TEXTO DE ESTUDIO:
□ □ □ □ □

Cierto sector de la izquierda española nunca creyó con sinceridad en la Transición hacia la democracia. Todavía resuena el eco de sus lamentos. Dicen que la reforma sin ruptura fue una coartada para la dictadura y sus clases dominantes, con el fin de ganar una nueva legitimidad; que la Constitución confirma el entramado socioeconómico del franquismo; que cancela la resistencia interior, más o menos heroica.

Menos mal que la opción por la ruptura se prolonga en la lucha contra esta democracia de baja calidad que no reconoce los derechos nacionales de -al menos- Cataluña y el País Vasco. Varias generaciones «progresistas» han crecido bajo el imperio de esta falacia histórico-política. Otra cosa es la realidad prosaica de cada día. El socialismo asume con gusto la gestión del Estado de bienestar poscapitalista en plena crisis. La necesidad de utopías se transfiere a la defensa de las minorías oprimidas, sea de forma real o imaginaria. Entre ellas, ya se sabe, las naciones sin Estado, aunque tengan que perdonar los pecados burgueses de los nacionalismos periféricos. La confluencia ideológica entre el mito y el «logos» es relativamente sencilla.

Pero la izquierda decente (que ha existido y existe en España) traza una línea infranqueable frente al asesinato y el chantaje. No hace falta recordar que muchos de los suyos cuentan también entre las víctimas. La carta de la madre de los Pagaza es demoledora : «¡Qué solos se quedannuestros muertos!». Los españoles de una o de otra tendencia política -incluso los que no tienen ninguna- acumulamos juntos un valioso capital moral. Tal vez tardamos demasiado en ganar la batalla de las ideas; en convencernos de que somos más y somos mejores; en alcanzar el grado de indignación imprescindible para triunfar en la lucha por el Derecho.
 
Llegó un gran día para los buenos ciudadanos. Aquel 26 de agosto de 2002, el Congreso de los Diputados aprobó por amplia mayoría la ley de partidos. Previa sentencia judicial irreprochable, confirmada en sede constitucional, Batasuna fue apartada de las instituciones; léase, del lugar reservado en democracia para las personas honorables. El Parlamento vasco, ya lo sabemos, no quiso estar a la altura de las circunstancias. En todo caso, el Pacto por las Libertades, al renovar el poder constituyente, parecía eliminar las últimas reservas mentales.

□ □ □ □ □

TAREA DE TRABAJO 1: Enumera las afirmaciones que, según el texto de estudio, hace cierto sector de la izquierda española con la fórmula «Dicen que».
TAREA DE TRABAJO 2: Extrae del texto de estudio, sin ningún cambio, el fragmento que comienza en "Menos mal que" y termina en "es relativamente sencilla.".
TAREA DE TRABAJO 3:
Responde a estas preguntas con los datos del texto de estudio:
(a) ¿En qué fecha aprobó el Congreso de los Diputados la ley de partidos?
(b) ¿Qué gestión asume con gusto el socialismo?
(c) ¿Frente a qué traza la izquierda decente una línea infranqueable?

DATOS PROPORCIONADOS:
□ □ □ □ □

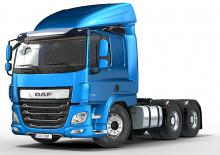 Tegljači - tegljačke jedinice DAF CF 430 FTT SC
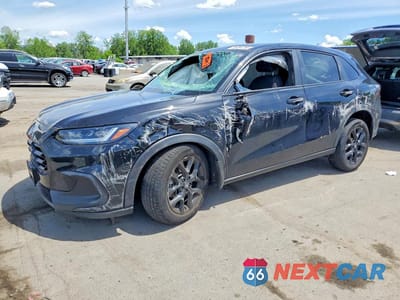 2025 HONDA HR-V SPORT 3CZRZ2H5XSM743106 - główne zdjęcie licytacji z USA - miniatura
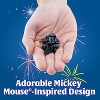 SCS Direct PVC Rubber Mouse Ears Pin Backs (12 Pcs) Compatible w Mickey Mouse, Disney - Keep Your Favorite Pins Safely Secured - 4 of 4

□ □ □ □ □

ESPACIO DE RESPUESTA 1:
- La reforma sin ruptura fue una coartada para la dictadura y sus clases dominantes, con el fin de ganar una nueva legitimidad.
- La Constitución confirma el entramado socioeconómico del franquismo.
- La Constitución cancela la resistencia interior, más o menos heroica.

ESPACIO DE RESPUESTA 2:
Menos mal que la opción por la ruptura se prolonga en la lucha contra esta democracia de baja calidad que no reconoce los derechos nacionales de -al menos- Cataluña y el País Vasco. Varias generaciones «progresistas» han crecido bajo el imperio de esta falacia histórico-política. Otra cosa es la realidad prosaica de cada día. El socialismo asume con gusto la gestión del Estado de bienestar poscapitalista en plena crisis. La necesidad de utopías se transfiere a la defensa de las minorías oprimidas, sea de forma real o imaginaria. Entre ellas, ya se sabe, las naciones sin Estado, aunque tengan que perdonar los pecados burgueses de los nacionalismos periféricos. La confluencia ideológica entre el mito y el «logos» es relativamente sencilla.

ESPACIO DE RESPUESTA 3:
(a) El 26 de agosto de 2002.
(b) La gestión del Estado de bienestar poscapitalista en plena crisis.
(c) Frente al asesinato y el chantaje.